La réaction de l'OEB à IBM :
18 web nationaux sur les brevets
par Sylvie Rosenfeld
Après les données juridiques, le gouvernement continue de soutenir la diffusion gratuite des données sur internet. Dans le cadre des mesures pour le développement du commerce électronique, Dominique Strauss-Kahn a annoncé la mise en ligne progressive, par l'Inpi, d'une partie des données existantes sur les brevets, puis les marques et l'information relative aux sociétés avec le registre national du commerce et des sociétés.
La diffusion des données sur les entreprises pose un réel problème de concurrence.
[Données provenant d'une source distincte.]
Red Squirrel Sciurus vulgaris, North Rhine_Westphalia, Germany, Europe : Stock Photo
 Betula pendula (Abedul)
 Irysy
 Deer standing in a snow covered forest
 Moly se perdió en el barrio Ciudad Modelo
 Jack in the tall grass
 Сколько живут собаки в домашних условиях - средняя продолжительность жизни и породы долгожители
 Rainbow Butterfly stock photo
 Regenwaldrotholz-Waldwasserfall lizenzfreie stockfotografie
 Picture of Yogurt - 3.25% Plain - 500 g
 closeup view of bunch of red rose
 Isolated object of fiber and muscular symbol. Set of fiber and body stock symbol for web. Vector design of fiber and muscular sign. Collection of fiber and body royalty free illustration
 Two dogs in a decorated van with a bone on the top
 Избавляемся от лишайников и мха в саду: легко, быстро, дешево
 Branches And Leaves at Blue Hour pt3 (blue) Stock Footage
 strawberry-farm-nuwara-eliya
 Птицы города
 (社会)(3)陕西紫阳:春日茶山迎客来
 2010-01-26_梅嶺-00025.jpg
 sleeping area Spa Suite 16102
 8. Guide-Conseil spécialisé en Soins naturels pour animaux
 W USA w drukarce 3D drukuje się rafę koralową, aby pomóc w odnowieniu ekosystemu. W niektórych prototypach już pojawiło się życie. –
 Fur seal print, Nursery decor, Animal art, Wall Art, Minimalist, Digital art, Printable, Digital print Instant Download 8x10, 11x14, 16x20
Plusieurs acteurs se partagent en effet l'exploitation très rentable de ces informations. Elles sont en effet diffusées par l'Inpi lui-même, par le biais du 3617 Euridile, par Infogreffe ainsi que par douze licenciés. Une étude sera conduite pour justement envisager les conditions (ressources publicitaires, facturation directe sur le web ou licences de rediffusion) de la diffusion de ces données sur internet, sans rompre l'équilibre économique actuel.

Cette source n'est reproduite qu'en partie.